The Supreme Court granted certiorari to resolve disagreement among the federal Courts of Appeals as to whether equitable defenses based on unjust enrichment can override an ERISA plan's reimbursement provision.

The Supreme Court's Decision

The Court was faced with deciding the role that equitable defenses alleging unjust enrichment can play in an action for an "equitable lien by agreement." The Court noted in its ruling that an action for "equitable lien by agreement" arises from a contract's provisions, and that enforcing the lien means holding the parties to their mutual promises. Conversely, the Court stated, it means declining to apply rules, even if they would be equitable in a contract's absence, at odds with the parties' expressed commitments. The Court stated that ERISA's principal function is to "protect contractually defined benefits," and that the statutory scheme "is built around reliance on the case of written plan documents." The Court noted that although statements in an SPD generally do not constitute the terms of a plan, it would treat the language in the SPD in this case as coming from the plan because that is what the parties and lower courts had done throughout the course of the litigation. The Court then held that in an action brought under ERISA § 502(a)(3) based on an equitable lien by agreement, the terms of the ERISA plan govern, and neither general principles of unjust enrichment nor specific doctrines reflecting those principles – such as the double-recovery defense or the common fund doctrine—can override the applicable contract.

However, the Court also noted that although the equitable rules cited by McCutchen cannot trump a reimbursement provision, they can nonetheless aid in properly construing it. The Court stated that while the plan's reimbursement provisions expressly override the double-recovery rule, the plan is silent on the allocation of attorney's fees and, in those circumstances, the common fund doctrine provides the appropriate default rule.

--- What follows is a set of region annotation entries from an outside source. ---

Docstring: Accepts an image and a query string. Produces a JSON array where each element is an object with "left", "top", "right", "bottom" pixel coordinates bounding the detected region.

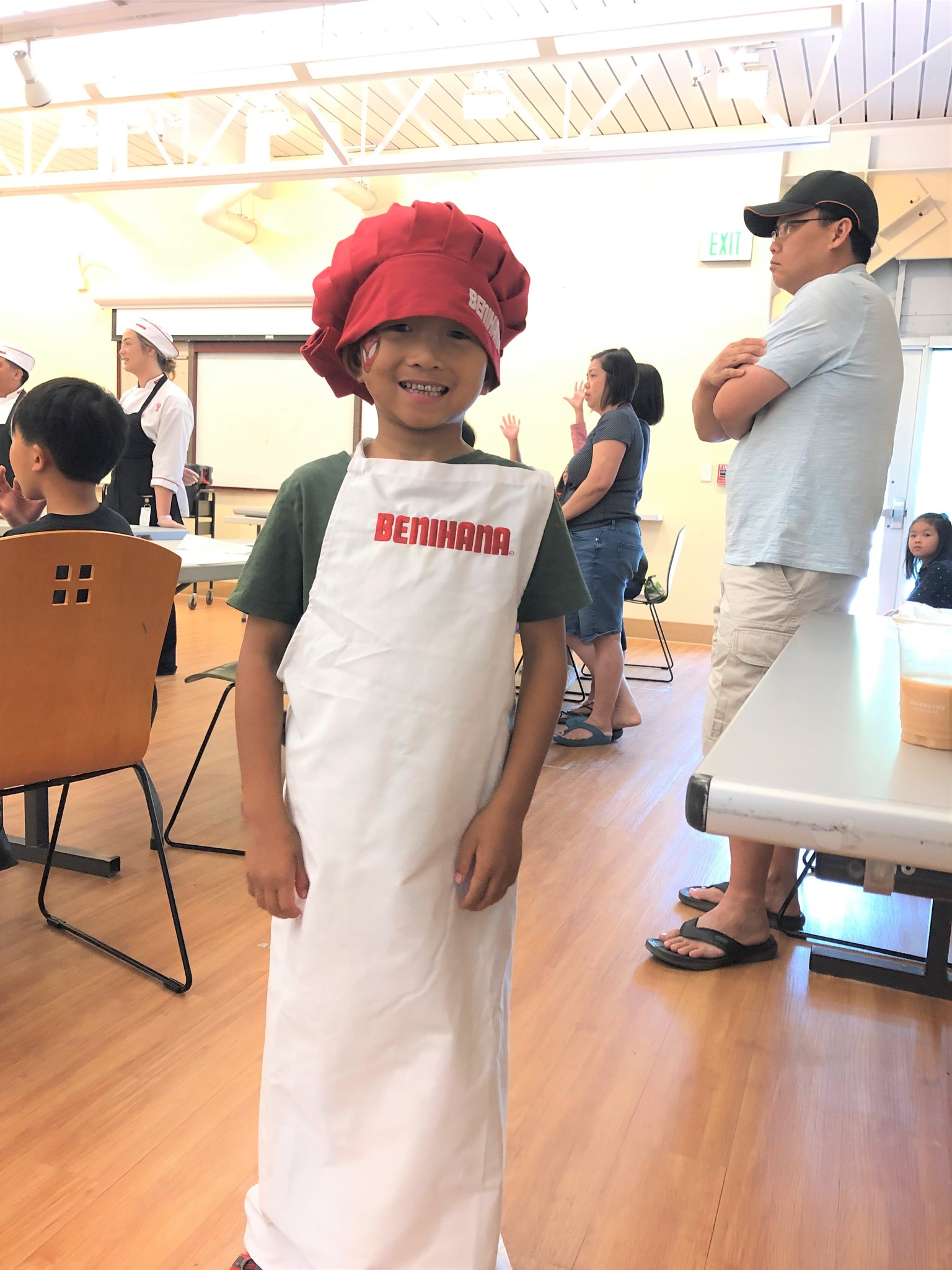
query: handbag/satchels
[{"left": 644, "top": 574, "right": 665, "bottom": 602}]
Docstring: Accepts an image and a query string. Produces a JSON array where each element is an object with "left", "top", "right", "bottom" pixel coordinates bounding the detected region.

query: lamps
[{"left": 13, "top": 37, "right": 54, "bottom": 108}]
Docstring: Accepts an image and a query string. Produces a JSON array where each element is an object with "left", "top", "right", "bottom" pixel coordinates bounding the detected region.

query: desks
[
  {"left": 686, "top": 609, "right": 952, "bottom": 1004},
  {"left": 1, "top": 524, "right": 254, "bottom": 878},
  {"left": 234, "top": 506, "right": 275, "bottom": 538}
]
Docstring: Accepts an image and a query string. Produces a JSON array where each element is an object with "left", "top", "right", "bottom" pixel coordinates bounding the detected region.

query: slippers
[
  {"left": 679, "top": 882, "right": 805, "bottom": 931},
  {"left": 553, "top": 723, "right": 612, "bottom": 747},
  {"left": 566, "top": 716, "right": 623, "bottom": 739},
  {"left": 646, "top": 916, "right": 777, "bottom": 969}
]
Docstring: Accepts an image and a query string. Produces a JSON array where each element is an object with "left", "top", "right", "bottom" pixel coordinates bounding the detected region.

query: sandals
[{"left": 558, "top": 704, "right": 593, "bottom": 723}]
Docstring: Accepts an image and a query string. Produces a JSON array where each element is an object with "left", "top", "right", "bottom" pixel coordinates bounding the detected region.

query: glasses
[{"left": 771, "top": 216, "right": 841, "bottom": 241}]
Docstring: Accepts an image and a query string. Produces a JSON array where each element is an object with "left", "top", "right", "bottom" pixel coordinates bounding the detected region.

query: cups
[{"left": 892, "top": 608, "right": 952, "bottom": 751}]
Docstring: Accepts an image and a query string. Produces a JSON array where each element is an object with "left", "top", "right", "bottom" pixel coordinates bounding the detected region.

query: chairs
[
  {"left": 0, "top": 530, "right": 192, "bottom": 993},
  {"left": 164, "top": 660, "right": 289, "bottom": 857},
  {"left": 582, "top": 522, "right": 688, "bottom": 682}
]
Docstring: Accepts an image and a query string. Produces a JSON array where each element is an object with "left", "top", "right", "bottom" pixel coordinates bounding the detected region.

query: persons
[
  {"left": 0, "top": 345, "right": 178, "bottom": 732},
  {"left": 500, "top": 346, "right": 665, "bottom": 747},
  {"left": 225, "top": 199, "right": 593, "bottom": 1270},
  {"left": 644, "top": 170, "right": 905, "bottom": 971},
  {"left": 904, "top": 512, "right": 952, "bottom": 609},
  {"left": 101, "top": 316, "right": 200, "bottom": 530}
]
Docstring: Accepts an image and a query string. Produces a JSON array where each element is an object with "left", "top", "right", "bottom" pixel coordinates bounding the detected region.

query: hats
[
  {"left": 126, "top": 317, "right": 178, "bottom": 358},
  {"left": 744, "top": 171, "right": 879, "bottom": 244},
  {"left": 0, "top": 345, "right": 35, "bottom": 373},
  {"left": 298, "top": 200, "right": 529, "bottom": 404}
]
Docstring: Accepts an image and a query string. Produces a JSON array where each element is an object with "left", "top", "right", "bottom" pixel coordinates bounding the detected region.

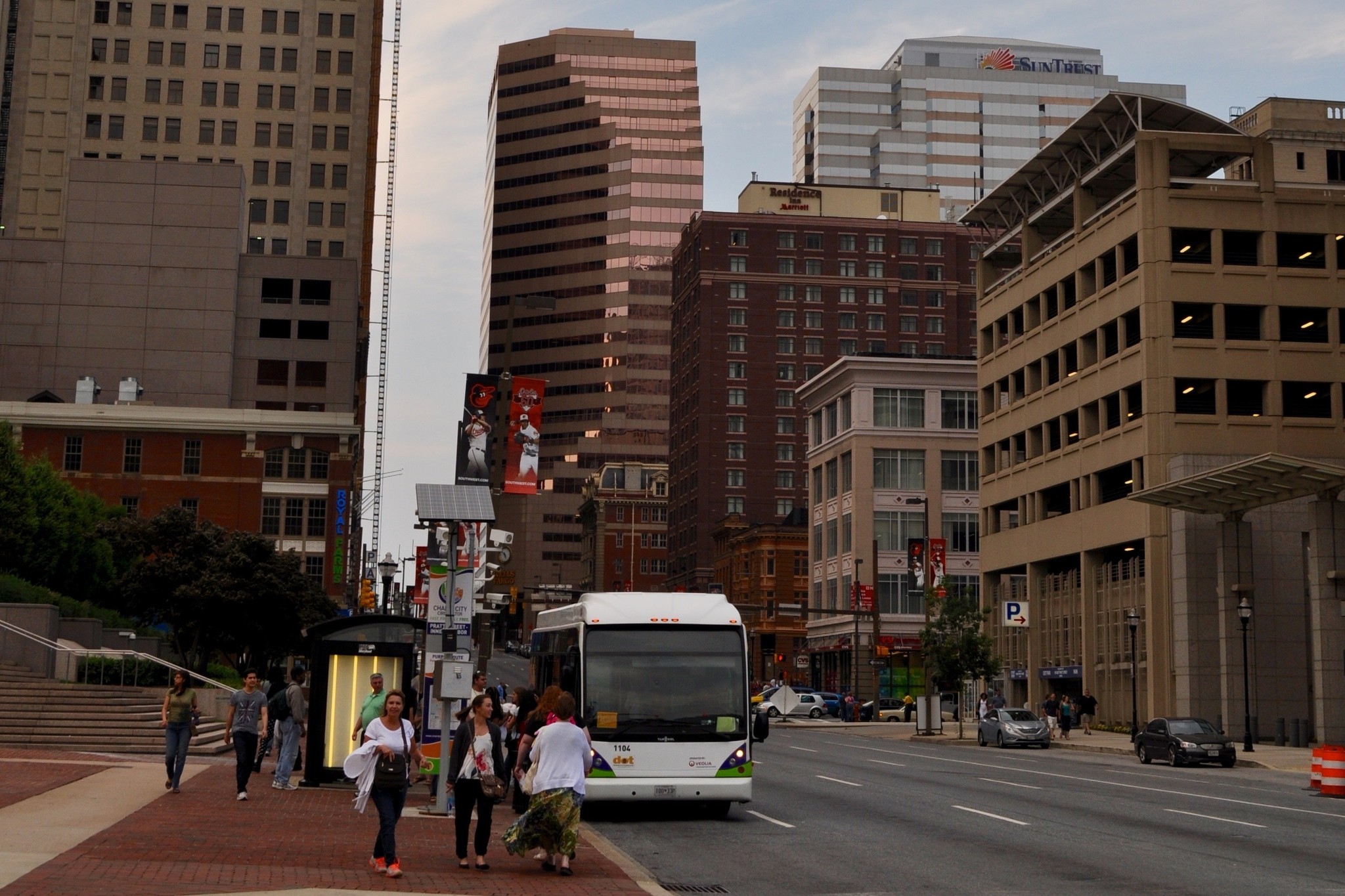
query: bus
[{"left": 530, "top": 592, "right": 769, "bottom": 816}]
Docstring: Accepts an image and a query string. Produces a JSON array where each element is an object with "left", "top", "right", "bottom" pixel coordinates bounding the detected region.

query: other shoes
[
  {"left": 1051, "top": 734, "right": 1055, "bottom": 740},
  {"left": 265, "top": 750, "right": 270, "bottom": 756},
  {"left": 475, "top": 863, "right": 490, "bottom": 870},
  {"left": 251, "top": 762, "right": 261, "bottom": 773},
  {"left": 840, "top": 719, "right": 854, "bottom": 722},
  {"left": 271, "top": 770, "right": 276, "bottom": 774},
  {"left": 540, "top": 861, "right": 557, "bottom": 872},
  {"left": 459, "top": 863, "right": 469, "bottom": 868},
  {"left": 1060, "top": 733, "right": 1070, "bottom": 739},
  {"left": 292, "top": 765, "right": 302, "bottom": 771},
  {"left": 1084, "top": 731, "right": 1091, "bottom": 734},
  {"left": 559, "top": 866, "right": 573, "bottom": 875},
  {"left": 534, "top": 854, "right": 549, "bottom": 860}
]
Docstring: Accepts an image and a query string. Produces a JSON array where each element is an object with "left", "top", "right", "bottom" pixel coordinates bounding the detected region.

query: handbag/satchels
[
  {"left": 1060, "top": 711, "right": 1064, "bottom": 715},
  {"left": 189, "top": 722, "right": 199, "bottom": 736},
  {"left": 375, "top": 754, "right": 407, "bottom": 790},
  {"left": 479, "top": 775, "right": 504, "bottom": 798},
  {"left": 976, "top": 711, "right": 979, "bottom": 715}
]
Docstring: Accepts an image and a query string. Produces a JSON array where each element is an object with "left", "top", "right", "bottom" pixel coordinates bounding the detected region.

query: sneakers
[
  {"left": 272, "top": 780, "right": 298, "bottom": 790},
  {"left": 236, "top": 792, "right": 247, "bottom": 800},
  {"left": 386, "top": 864, "right": 402, "bottom": 878},
  {"left": 369, "top": 855, "right": 386, "bottom": 873}
]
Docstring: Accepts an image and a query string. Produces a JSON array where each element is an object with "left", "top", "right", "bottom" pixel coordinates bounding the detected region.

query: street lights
[
  {"left": 378, "top": 551, "right": 399, "bottom": 614},
  {"left": 1238, "top": 597, "right": 1255, "bottom": 752},
  {"left": 400, "top": 558, "right": 415, "bottom": 616},
  {"left": 1126, "top": 608, "right": 1141, "bottom": 743},
  {"left": 905, "top": 497, "right": 936, "bottom": 736}
]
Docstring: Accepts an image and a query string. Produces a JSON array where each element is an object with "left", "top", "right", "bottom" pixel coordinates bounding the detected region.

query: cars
[
  {"left": 977, "top": 708, "right": 1050, "bottom": 750},
  {"left": 1135, "top": 716, "right": 1237, "bottom": 768},
  {"left": 751, "top": 687, "right": 957, "bottom": 722}
]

The Court explained the rationale for the common fund doctrine in the context of this case as follows:

"Third-party recoveries do not often come free: To get one, an insured must incur lawyer's fees and expenses. Without cost sharing, the insurer free rides on its beneficiary's efforts — taking the fruits while contributing nothing to the labor. Odder still, in some cases — indeed, in this case — the beneficiary is made worse off by pursuing a third party. Recall that McCutchen spent $44,000 (representing a 40% contingency fee) to get $110,000, leaving him with a real recovery of $66,000. But US Airways claimed $66,866 in medical expenses. That would put McCutchen $866 in the hole; in effect, he would pay for the privilege of serving as US Airways' collection agent."


Thus, the Court held that in this case the common fund doctrine should be used to interpret the plan's reimbursement provision and remanded the case for further proceedings.

For Plans to Consider

The Court in the McCutchen case reminds plan sponsors that plan documents control the outcome of disputes over plan terms. Plan sponsors that wish to deviate from common law equitable doctrines must specifically draft the plan to so provide. When a plan is silent or ambiguous as to a particular issue, equitable principles can be used to interpret the plan provisions. Thus, plan reimbursement and attorney's fee provisions should be revised to provide that equitable defenses, including the double recovery defense and the common fund doctrine, will have no effect on plan terms.